IHS Global Insight Perspective | |
Significance | With a conditional offer and due diligence in place, the deal should go through relatively smoothly. |
Implications | Zain Saudi Arabia is likely to be sold off to another Middle East and North Africa (MENA) operator; interest has been generated but no bids as yet. |
Outlook | On completion of the deal Etisalat will have by far the largest mobile coverage in the MENA region. If all goes ahead smoothly, completion could take place by the first quarter of 2011. |
Etisalat, the incumbent operator of the United Arab Emirates, has announced that it has submitted a conditional offer of US$5.97 per share for a 51% stake in Zain, Dow Jones reports (see Middle East and North Africa: 4 November 2010: Major Shareholder Signs Preliminary Agreement for Zain Sale to Etisalat). The offer is an update to its original offer made at the end of September this year of 1.7 dinars per share for 46% of the company. If the deal goes through, the remaining investors in Zain will be the Kuwaiti Investment Authority with 25%, 14% will be in free float and 10% will be Treasury shares.
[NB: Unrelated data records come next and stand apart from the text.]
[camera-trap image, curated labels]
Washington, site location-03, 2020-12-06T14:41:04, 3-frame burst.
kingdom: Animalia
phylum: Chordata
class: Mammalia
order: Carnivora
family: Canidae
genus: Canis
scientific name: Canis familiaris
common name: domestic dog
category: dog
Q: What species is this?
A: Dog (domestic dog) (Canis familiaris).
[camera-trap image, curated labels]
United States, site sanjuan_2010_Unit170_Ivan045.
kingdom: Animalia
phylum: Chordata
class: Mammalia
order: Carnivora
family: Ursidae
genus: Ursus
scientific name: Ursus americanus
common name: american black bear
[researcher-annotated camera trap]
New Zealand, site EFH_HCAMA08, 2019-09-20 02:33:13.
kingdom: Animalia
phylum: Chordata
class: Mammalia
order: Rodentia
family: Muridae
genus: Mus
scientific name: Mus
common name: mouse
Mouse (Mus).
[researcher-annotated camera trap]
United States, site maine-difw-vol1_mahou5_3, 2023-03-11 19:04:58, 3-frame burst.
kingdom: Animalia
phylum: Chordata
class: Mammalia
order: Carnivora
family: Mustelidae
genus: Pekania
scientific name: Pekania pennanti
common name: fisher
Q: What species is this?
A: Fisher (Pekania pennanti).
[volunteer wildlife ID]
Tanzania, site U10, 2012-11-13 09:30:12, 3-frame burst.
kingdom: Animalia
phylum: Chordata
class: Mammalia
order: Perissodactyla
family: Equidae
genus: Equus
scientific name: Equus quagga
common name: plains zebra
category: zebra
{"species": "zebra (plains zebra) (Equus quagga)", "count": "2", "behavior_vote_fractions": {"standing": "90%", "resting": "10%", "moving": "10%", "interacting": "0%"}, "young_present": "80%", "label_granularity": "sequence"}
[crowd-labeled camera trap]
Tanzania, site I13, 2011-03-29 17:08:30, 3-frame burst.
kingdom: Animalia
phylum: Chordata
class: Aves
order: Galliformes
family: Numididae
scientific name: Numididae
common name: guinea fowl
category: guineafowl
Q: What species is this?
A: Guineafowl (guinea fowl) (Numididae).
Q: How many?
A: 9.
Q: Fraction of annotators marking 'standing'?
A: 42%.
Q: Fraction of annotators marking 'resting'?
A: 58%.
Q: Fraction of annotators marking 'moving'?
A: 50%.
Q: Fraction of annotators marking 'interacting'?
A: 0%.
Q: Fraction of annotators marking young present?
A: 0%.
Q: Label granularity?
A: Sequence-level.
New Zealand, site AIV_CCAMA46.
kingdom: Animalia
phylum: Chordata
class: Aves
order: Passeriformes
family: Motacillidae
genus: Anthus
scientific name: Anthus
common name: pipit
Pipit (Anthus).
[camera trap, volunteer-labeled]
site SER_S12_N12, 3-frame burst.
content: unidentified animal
In June this year Zain sold off its sub-Saharan Africa assets to Indian operator Bharti Airtel, making Zain primarily a Middle Eastern operator with two operations in North Africa, Sudan and Morocco through a 31% stake in Wana (see Sub-Saharan Africa: 9 June 2010: Zain Closes Sale of African Operations to Bharti Airtel). In the Middle East Zain has presence in Jordan, Saudi Arabia, Iraq, Bahrain, Kuwait, and a management contract for Lebanese mobile operator MTC Touch.
Yesterday Zain’s major private shareholder the Kharafi Group signed a preliminary agreement to start the due diligence process for a deal to sell its stake in Zain to Etisalat, which will take around six weeks to complete (see Middle East and North Africa: 3 November 2010: Major Shareholder Signs Preliminary Agreement for Zain Sale to Etisalat).
Outlook and Implications
With a conditional offer and due diligence now in place, Etisalat is on track to complete the deal by the first quarter of next year. Etisalat chairman Mohammad Omran commented on the deal: "The deal provides excellent integration into Etisalat's operations, taking into consideration that Zain's geographic footprint complements that of Etisalat to a large extent, and these are the Sudan, Iraq, Kuwait, Jordan, Bahrain, Lebanon and Morocco markets. We believe that this deal represents excellent value for our shareholders."